AUFGABE A: Bitte übernimm aus der Auflistung wortgetreu die Zeilen, beginnend mit der Zeile, die „What distance would“ enthält, und endend mit dem Schluss der Auflistung.

====== VORLIEGENDER AUSZUG ======

Genauso wie ein falsches Dressurreiten einem Pferd langfristig schaden kann, kann ein falscher Tölt einem Islandpferd Probleme, Verspannungen oder sogar Verletzungen bringen. Eine regelmäßige Gymnastizierung zum Beispiel durch Biegeübungen, Seitengänge oder Übergänge braucht jedes Pferd, um auf lange Sicht gesund zu bleiben – egal ob es ein Dressur-, ein Spring-, ein Vielseitigkeits- oder ein Gangpferd ist.

Also ja – auch mit einem Islandpferd kann, und sollte man sogar, Dressur reiten! Nur durch ein reelles Über-den-Rücken-reiten, ein konsequentes Aufbauen der Hinterhandmuskulatur und das bewusste Fördern und Erhalten von Takt und Losgelassenheit kann ein guter und korrekter Tölt entstehen, der für Reiter und Pferd viele Jahre lang eine Freude ist.

Fazit: Eine besondere Rasse aber ein gemeinsames Ziel

Zusammengefasst haben wir drei wichtige Merksätze.

Erstens: Sei vorsichtig damit, alle Gangpferde und vor allem alle Gangpferdereiter über einen Kamm zu scheren. Wie bei allem, was Pferde und das Reiten betrifft, gibt es in der Ausbildungsweise unterschiedliche Auffassungen und Praktiken.

Zweitens: Egal, was für ein Pferd du reitest – wir sollten alle dasselbe Ziel haben: ein gesundes und zufriedenes Pferd in jeder Hinsicht. Und genau das sollten wir auch bei allem, was wir mit ihm tun, im Hinterkopf haben.

Drittens: Tölt ist nicht gleich Tölt. Er muss von einem Gangpferd richtig erlernt werden und erfordert eine reelle und regelmäßige Gymnastizierung. Ganz nach dem Motto: „Die Dressur ist für das Pferd da und nicht das Pferd für die Dressur“ ist die dressurmäßige Arbeit auch für Gangpferde im Allgemeinen und Islandpferde im Speziellen äußerst wertvoll.

======

AUFGABE B: Schreibe den Auszug über Tölt und Dressur neu, beginnend bei „Genauso wie ein“ und endend bei „ein Gangpferd ist.“, und setze dabei „Haflinger“ an die Stelle von „Islandpferd“.

====== BEREITGESTELLTE DATEN ======

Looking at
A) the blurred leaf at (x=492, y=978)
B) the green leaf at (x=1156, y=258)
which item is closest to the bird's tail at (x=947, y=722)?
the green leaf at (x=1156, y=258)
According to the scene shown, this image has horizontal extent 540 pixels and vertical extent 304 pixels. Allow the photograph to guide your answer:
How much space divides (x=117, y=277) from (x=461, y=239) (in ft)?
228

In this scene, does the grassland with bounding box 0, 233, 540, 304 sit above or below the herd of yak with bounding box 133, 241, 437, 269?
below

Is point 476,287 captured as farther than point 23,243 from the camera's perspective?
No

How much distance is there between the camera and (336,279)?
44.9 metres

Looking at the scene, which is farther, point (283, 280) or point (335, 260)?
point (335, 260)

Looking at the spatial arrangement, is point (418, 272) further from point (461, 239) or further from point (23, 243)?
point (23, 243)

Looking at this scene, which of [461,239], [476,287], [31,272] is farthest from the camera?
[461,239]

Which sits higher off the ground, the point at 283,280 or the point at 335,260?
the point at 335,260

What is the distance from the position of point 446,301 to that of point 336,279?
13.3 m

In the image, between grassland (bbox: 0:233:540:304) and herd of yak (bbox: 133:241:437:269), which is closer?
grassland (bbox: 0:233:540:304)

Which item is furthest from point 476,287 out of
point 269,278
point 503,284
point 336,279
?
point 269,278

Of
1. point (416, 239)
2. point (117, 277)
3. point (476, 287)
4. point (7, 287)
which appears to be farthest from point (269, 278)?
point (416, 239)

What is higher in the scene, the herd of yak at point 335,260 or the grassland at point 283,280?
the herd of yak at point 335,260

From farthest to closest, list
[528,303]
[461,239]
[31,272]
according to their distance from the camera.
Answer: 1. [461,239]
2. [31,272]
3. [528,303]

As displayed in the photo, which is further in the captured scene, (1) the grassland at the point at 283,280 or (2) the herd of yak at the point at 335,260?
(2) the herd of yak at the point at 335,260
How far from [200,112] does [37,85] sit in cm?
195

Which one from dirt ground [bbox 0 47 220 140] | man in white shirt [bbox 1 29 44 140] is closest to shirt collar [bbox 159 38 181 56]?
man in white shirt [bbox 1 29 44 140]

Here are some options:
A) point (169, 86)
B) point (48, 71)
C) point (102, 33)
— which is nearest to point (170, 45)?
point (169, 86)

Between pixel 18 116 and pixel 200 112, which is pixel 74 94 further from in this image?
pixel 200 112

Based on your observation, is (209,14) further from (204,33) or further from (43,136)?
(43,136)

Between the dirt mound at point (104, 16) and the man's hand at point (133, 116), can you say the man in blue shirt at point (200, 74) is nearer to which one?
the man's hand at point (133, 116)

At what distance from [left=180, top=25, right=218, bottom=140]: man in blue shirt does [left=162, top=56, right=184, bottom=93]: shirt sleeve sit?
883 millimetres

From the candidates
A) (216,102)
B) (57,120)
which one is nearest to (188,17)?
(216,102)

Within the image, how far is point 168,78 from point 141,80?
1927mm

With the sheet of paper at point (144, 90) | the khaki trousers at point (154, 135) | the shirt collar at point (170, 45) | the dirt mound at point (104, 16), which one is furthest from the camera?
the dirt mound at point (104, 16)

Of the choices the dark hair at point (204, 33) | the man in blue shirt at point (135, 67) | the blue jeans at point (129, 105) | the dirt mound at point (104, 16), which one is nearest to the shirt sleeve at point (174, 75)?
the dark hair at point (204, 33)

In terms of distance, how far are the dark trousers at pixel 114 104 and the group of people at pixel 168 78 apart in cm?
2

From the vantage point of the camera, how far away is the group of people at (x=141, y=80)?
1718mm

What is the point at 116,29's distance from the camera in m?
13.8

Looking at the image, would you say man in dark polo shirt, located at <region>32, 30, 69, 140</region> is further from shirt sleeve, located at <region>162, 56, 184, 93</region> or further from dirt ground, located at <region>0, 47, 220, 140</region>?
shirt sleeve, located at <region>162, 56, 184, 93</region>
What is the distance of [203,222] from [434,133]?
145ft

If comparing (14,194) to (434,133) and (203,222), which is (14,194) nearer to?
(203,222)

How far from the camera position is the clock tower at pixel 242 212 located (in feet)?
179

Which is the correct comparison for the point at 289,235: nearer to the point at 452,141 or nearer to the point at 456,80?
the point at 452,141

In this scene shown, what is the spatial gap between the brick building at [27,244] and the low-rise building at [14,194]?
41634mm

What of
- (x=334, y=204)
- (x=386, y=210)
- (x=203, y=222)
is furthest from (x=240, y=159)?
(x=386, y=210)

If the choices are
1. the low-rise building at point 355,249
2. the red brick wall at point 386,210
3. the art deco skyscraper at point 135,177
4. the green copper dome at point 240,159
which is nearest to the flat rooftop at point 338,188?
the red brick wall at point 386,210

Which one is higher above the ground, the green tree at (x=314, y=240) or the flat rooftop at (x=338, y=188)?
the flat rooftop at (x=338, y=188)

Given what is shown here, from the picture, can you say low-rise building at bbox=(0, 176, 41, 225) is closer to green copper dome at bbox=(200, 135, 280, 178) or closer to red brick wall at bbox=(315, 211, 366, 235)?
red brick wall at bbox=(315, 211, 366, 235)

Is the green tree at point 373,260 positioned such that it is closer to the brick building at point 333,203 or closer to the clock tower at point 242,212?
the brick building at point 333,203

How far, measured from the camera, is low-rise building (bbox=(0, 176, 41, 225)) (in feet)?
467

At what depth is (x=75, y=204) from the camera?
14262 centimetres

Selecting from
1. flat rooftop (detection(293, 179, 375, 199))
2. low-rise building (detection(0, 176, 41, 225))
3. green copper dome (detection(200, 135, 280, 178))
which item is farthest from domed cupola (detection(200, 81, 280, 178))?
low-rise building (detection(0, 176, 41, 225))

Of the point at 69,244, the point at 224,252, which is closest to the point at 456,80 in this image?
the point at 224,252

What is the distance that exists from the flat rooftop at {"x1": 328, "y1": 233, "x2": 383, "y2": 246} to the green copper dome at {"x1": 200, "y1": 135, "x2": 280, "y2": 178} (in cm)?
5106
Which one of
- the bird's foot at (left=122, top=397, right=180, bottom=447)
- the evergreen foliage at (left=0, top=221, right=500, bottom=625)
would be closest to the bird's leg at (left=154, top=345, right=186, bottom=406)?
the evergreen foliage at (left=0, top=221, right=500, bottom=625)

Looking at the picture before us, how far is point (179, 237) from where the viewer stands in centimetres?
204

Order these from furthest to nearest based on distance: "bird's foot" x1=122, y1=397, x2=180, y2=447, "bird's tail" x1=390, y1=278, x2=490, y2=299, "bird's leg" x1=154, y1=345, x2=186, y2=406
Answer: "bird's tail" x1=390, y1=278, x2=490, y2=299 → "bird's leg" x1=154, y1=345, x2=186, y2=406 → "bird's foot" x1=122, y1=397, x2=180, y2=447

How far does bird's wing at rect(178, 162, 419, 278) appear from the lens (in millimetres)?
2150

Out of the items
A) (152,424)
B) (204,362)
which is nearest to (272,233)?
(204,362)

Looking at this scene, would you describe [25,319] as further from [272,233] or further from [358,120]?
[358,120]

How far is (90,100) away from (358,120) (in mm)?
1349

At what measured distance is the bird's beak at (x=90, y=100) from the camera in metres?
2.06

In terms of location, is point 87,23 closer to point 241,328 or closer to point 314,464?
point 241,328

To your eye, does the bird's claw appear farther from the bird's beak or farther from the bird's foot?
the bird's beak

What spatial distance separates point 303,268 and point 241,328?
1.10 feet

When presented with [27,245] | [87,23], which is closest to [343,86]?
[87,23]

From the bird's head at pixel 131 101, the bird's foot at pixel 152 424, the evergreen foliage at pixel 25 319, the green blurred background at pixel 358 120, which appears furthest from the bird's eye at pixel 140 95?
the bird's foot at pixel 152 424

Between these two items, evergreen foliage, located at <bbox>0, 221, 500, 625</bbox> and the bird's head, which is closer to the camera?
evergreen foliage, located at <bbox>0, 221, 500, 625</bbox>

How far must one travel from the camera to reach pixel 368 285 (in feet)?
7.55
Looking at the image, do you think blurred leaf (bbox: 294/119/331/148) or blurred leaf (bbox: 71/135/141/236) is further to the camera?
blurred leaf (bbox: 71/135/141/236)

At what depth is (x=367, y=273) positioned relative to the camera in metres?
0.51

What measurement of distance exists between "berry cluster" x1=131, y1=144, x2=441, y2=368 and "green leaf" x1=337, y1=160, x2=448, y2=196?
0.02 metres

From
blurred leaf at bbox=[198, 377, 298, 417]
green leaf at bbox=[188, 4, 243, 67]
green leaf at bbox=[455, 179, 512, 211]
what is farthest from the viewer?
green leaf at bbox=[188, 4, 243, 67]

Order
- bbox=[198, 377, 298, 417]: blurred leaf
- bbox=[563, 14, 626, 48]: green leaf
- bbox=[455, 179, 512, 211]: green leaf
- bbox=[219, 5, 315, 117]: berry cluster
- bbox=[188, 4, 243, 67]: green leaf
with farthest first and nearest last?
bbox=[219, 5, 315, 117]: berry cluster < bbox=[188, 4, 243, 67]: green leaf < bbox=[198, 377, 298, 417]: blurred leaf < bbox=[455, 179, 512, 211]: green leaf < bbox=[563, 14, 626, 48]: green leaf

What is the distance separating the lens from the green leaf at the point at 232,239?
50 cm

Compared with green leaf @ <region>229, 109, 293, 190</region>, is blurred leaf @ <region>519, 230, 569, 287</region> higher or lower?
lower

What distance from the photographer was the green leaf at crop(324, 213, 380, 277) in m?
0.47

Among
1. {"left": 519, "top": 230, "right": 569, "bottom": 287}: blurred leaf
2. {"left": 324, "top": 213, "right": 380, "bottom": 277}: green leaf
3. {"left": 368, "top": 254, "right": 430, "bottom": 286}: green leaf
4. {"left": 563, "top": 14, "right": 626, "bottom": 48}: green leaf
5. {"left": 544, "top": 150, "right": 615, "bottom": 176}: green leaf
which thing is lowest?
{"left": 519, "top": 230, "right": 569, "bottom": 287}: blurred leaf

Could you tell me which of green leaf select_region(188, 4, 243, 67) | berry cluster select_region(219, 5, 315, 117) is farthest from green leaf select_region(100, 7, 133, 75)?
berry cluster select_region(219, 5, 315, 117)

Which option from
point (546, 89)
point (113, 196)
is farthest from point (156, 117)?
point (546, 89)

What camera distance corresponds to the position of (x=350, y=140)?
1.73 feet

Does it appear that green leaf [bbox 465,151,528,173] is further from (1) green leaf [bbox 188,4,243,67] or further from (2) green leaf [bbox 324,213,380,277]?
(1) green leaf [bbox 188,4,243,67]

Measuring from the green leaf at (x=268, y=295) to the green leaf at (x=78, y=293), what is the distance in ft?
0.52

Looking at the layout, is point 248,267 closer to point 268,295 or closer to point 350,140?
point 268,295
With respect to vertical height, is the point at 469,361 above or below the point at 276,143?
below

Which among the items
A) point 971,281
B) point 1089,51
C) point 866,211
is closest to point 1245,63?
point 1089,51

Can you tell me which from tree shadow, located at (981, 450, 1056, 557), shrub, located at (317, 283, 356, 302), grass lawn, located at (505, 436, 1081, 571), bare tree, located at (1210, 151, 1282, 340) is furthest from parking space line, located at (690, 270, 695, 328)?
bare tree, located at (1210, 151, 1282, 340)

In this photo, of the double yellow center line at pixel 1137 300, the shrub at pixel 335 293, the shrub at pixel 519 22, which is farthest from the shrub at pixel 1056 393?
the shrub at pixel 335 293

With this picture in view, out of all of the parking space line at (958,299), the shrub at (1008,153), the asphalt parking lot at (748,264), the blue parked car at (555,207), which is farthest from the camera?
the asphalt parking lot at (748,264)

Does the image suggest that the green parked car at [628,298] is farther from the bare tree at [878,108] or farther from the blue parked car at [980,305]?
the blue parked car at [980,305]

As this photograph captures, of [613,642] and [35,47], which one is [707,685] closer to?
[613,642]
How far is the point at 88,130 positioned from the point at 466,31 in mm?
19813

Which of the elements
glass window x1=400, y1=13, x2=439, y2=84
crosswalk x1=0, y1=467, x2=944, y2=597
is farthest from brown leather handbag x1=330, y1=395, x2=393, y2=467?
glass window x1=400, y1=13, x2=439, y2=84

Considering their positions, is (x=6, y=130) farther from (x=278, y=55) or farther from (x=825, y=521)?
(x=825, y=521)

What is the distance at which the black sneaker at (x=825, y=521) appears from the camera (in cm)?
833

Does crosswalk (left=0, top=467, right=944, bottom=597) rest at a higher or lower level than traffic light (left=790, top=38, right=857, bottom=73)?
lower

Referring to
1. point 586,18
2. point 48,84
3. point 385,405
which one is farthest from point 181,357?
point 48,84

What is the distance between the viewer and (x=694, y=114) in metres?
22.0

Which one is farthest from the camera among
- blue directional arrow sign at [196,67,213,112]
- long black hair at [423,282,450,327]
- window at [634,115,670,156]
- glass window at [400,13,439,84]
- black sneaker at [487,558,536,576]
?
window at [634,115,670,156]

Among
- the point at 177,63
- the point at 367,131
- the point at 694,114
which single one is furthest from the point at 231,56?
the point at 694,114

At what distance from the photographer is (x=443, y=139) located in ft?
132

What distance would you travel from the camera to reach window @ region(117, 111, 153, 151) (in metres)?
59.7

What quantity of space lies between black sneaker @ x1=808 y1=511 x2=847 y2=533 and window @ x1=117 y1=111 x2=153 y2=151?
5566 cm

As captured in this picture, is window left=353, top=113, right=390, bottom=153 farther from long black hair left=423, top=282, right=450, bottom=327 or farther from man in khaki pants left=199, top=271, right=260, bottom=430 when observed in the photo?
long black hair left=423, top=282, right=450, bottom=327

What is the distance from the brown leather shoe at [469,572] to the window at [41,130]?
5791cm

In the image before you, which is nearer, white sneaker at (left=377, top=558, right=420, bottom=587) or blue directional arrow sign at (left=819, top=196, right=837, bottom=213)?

======

ERGEBNIS A:
What distance would you travel from the camera to reach window @ region(117, 111, 153, 151) (in metres)?
59.7

What quantity of space lies between black sneaker @ x1=808 y1=511 x2=847 y2=533 and window @ x1=117 y1=111 x2=153 y2=151?
5566 cm

As captured in this picture, is window left=353, top=113, right=390, bottom=153 farther from long black hair left=423, top=282, right=450, bottom=327 or farther from man in khaki pants left=199, top=271, right=260, bottom=430 when observed in the photo?
long black hair left=423, top=282, right=450, bottom=327

What is the distance from the brown leather shoe at [469,572] to the window at [41,130]?
5791cm

In the image before you, which is nearer, white sneaker at (left=377, top=558, right=420, bottom=587) or blue directional arrow sign at (left=819, top=196, right=837, bottom=213)?

ERGEBNIS B:
Genauso wie ein falsches Dressurreiten einem Pferd langfristig schaden kann, kann ein falscher Tölt einem Haflinger Probleme, Verspannungen oder sogar Verletzungen bringen. Eine regelmäßige Gymnastizierung zum Beispiel durch Biegeübungen, Seitengänge oder Übergänge braucht jedes Pferd, um auf lange Sicht gesund zu bleiben – egal ob es ein Dressur-, ein Spring-, ein Vielseitigkeits- oder ein Gangpferd ist.